Previous studies have shown that, compared with ranitidine, omeprazole is a cost-effective treatment for acid-related disease. However, since more evidence is continually emerging and since prices vary, both across countries and with the passage of time, re-evaluation is necessary. Furthermore, it is important to critically review various methodological aspects. Using the Markov chain approach, this paper analyses the relative cost-effectiveness of omeprazole and ranitidine in the intermittent treatment of duodenal ulcer in Great Britain. The importance for the result of inclusion and exclusion of relapses and the length of the time-period studied are also investigated. While both factors are important, the effect of including relapses in the analysis is more important than the effect of extending the time-period. It is found that the treatment alternative with omeprazole is relatively more cost-effective when relapses are excluded compared with when relapses are included. We conclude that, while the time-period studied should always be extended as much as data allow, the inclusion of relapses seems to be of more crucial importance and is therefore strongly recommended.

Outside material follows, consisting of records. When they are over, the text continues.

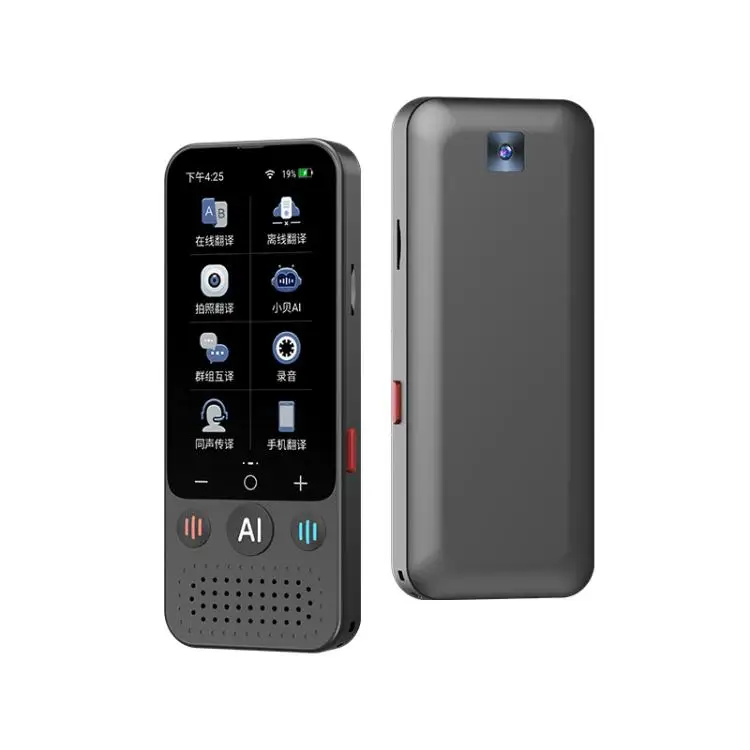 Z15W Smart AI Translator - 139 Languages, 3.1-Inch Screen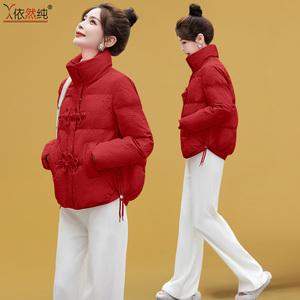 小款棉服2023新款女装秋冬季短款小个子时尚红色羽绒棉衣棉袄外套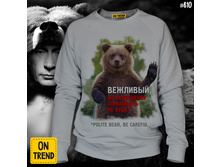 Large t810 1390� 46, 48, 50-52, 54-56.jpg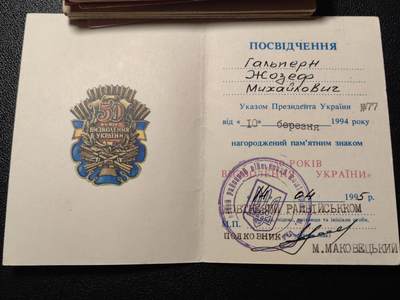 靖甫拍卖第三场 - 乌克兰解放50周年奖章证书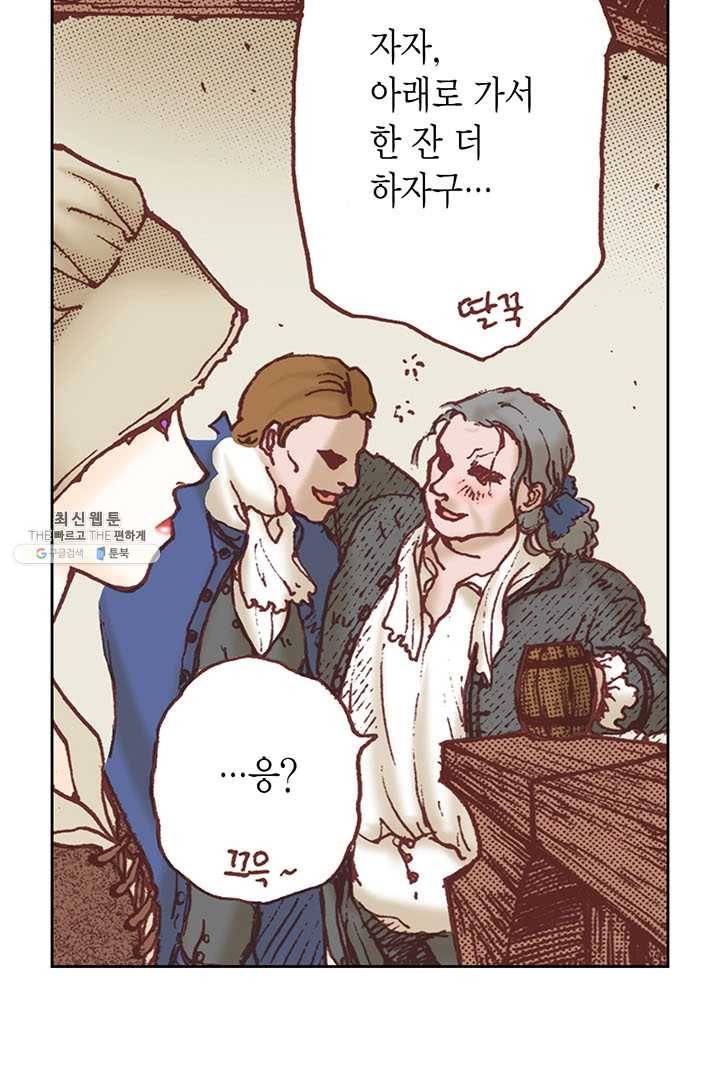 에뷔오네 6화 22
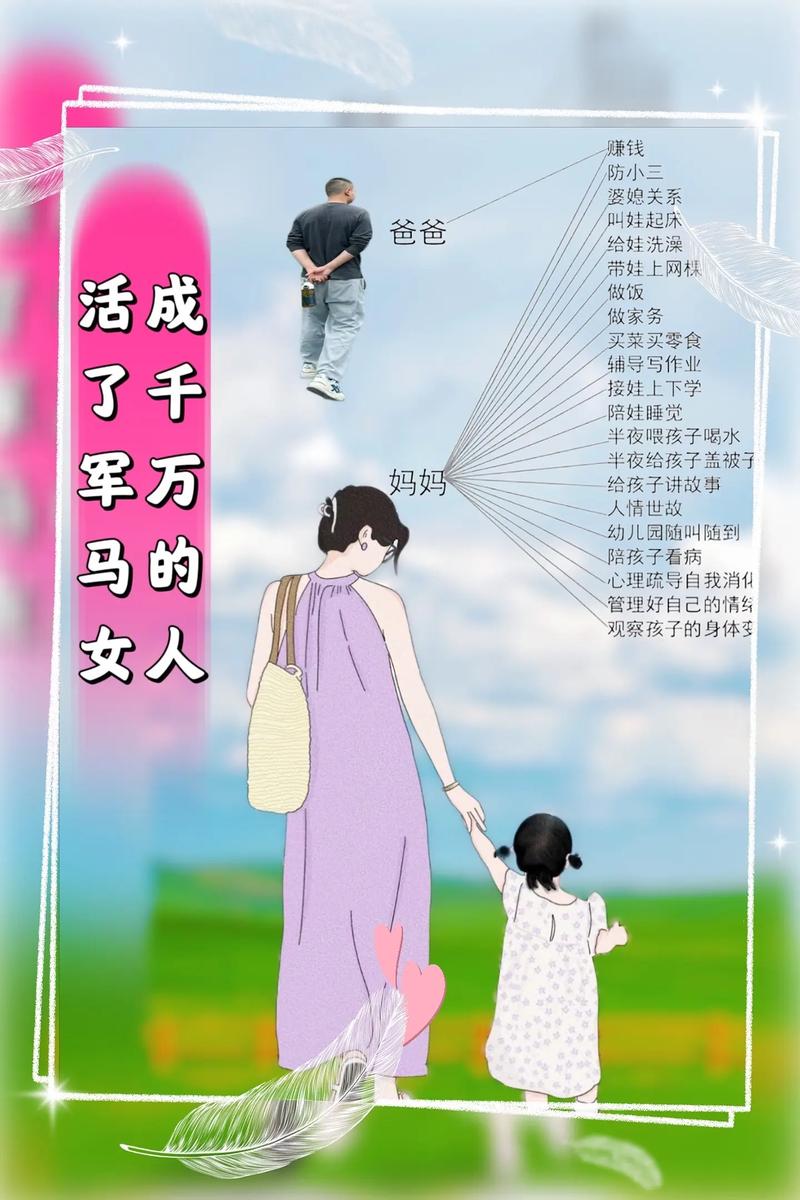 穷主妇的省钱攻略,穷主妇的省钱生活-第2张图片-93游戏 穷主妇的省钱攻略,穷主妇的省钱生活-第2张图片-93游戏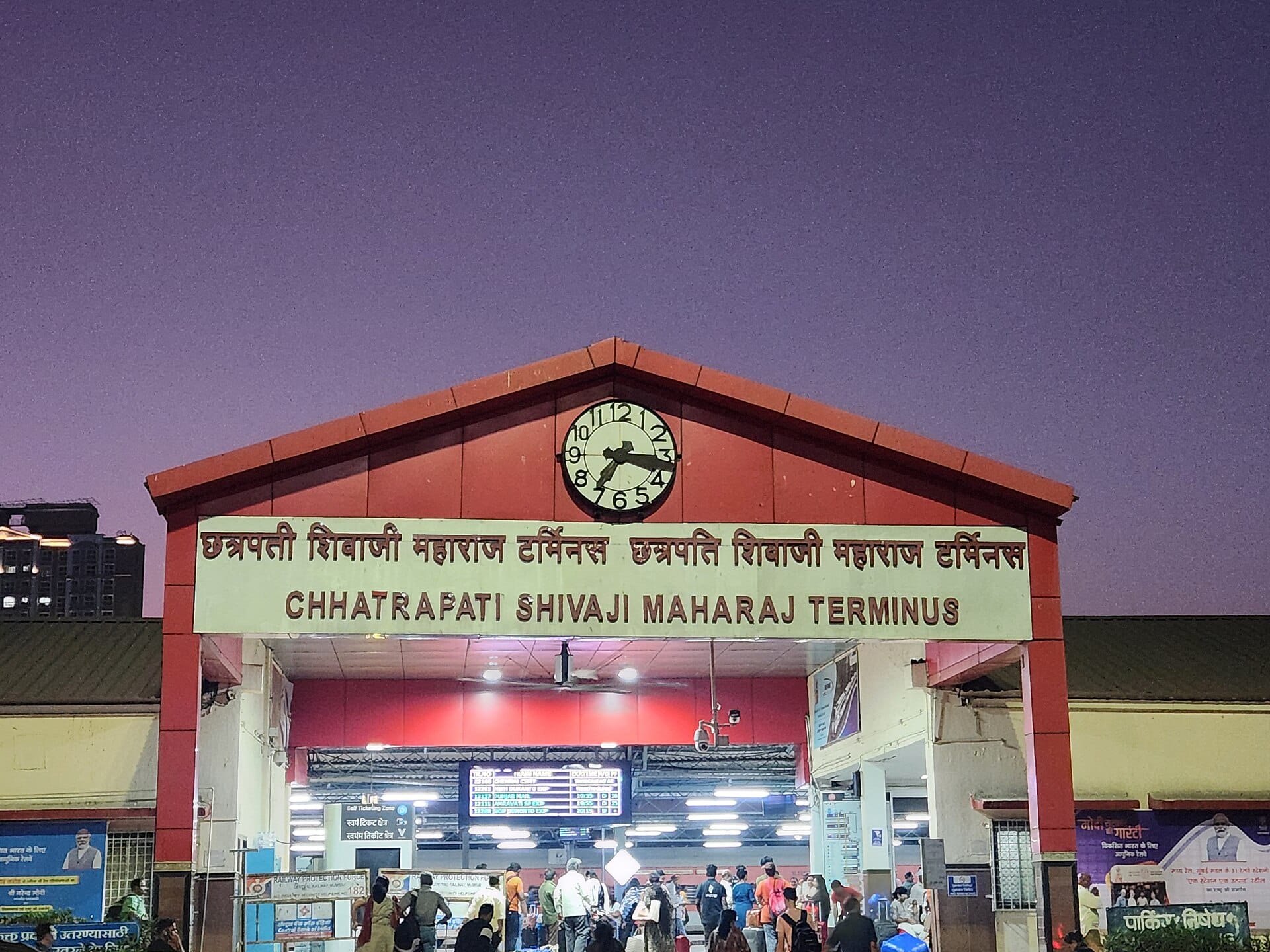 Chhatrapati Shivaji Maharaj Terminus in Mumbai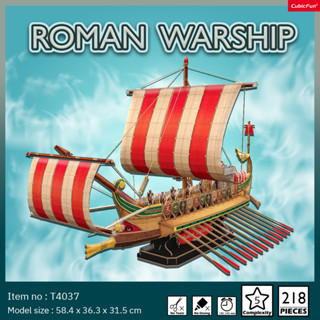 จิ๊กซอว์ 3 มิติ เรือรบของอาณาจักรโรมัน Roman Warship T4037 แบรนด์ Cubicfun ของแท้ 100% สินค้าพร้อมส่ง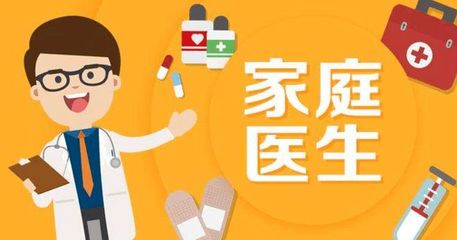 家庭醫生服務內容與簽約收費細則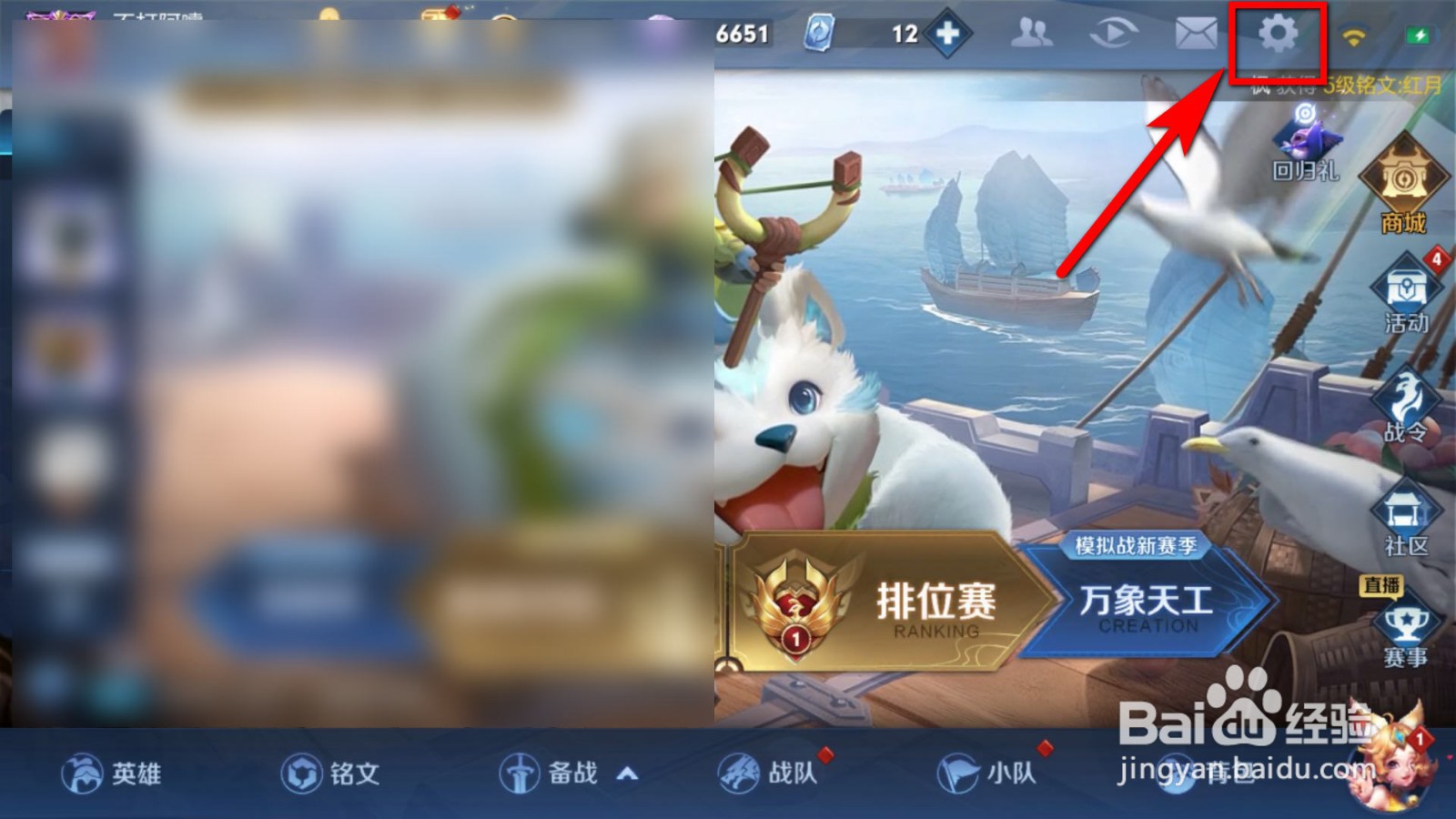 王者荣耀怎么设置自动追击近距离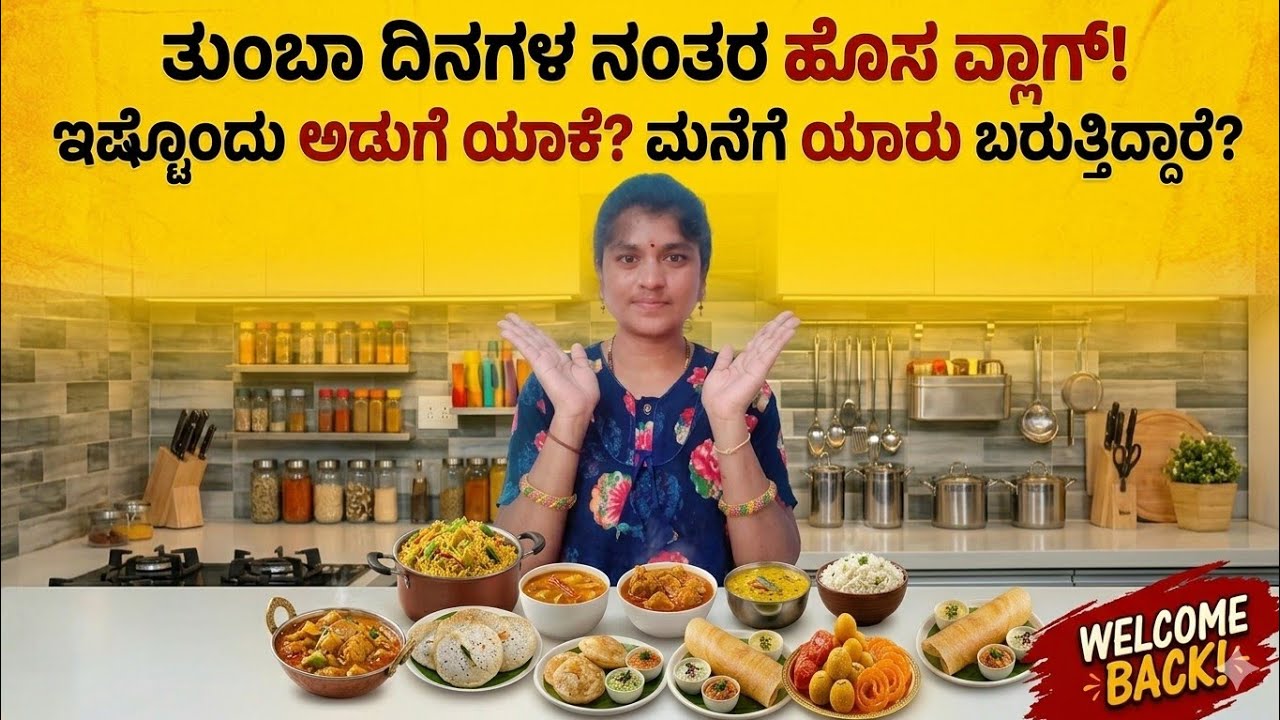 Back to Vlogging! ಇವತ್ತು ನಮ್ಮ ಮನೆಯಲ್ಲಿ ಭರ್ಜರಿ ಅಡುಗೆ ಮತ್ತು ವಿಶೇಷ ಅತಿಥಿಗಳು 🤩 #tulajavlogskannada 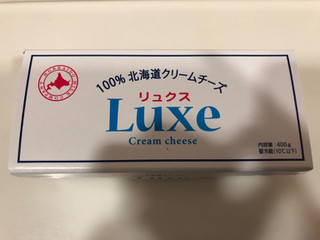 「HOKUNYU クリームチーズ Luxe 400g」のクチコミ画像 by パン大好きさん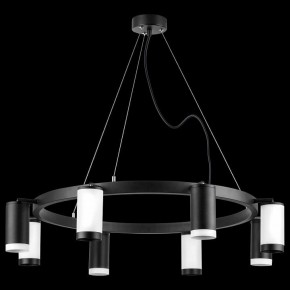 Подвесная люстра Lightstar Rullo LR01837436476 в Можге - mozhga.mebel24.online | фото 3
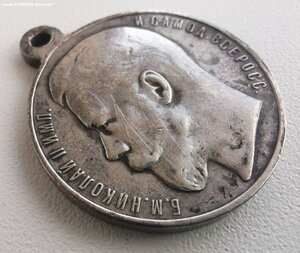 Храбрость 4 ст., № 694 т.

With regard to the comparison between the 2 strategies, the analysis shows, firstly, that the omeprazole strategy is more effective than the ranitidine strategy in providing healthy days (i.e. ulcer-free days). When relapses are included and when a period of 5 years is considered, the difference ranges between 32 and 53 days, depending on the relapse rate. Secondly, the omeprazole strategy is less costly when both direct and indirect costs are considered. Hence, it is concluded that, in Great Britain, the omeprazole strategy is a superior treatment alternative to ranitidine, with a lower cost and a better effect.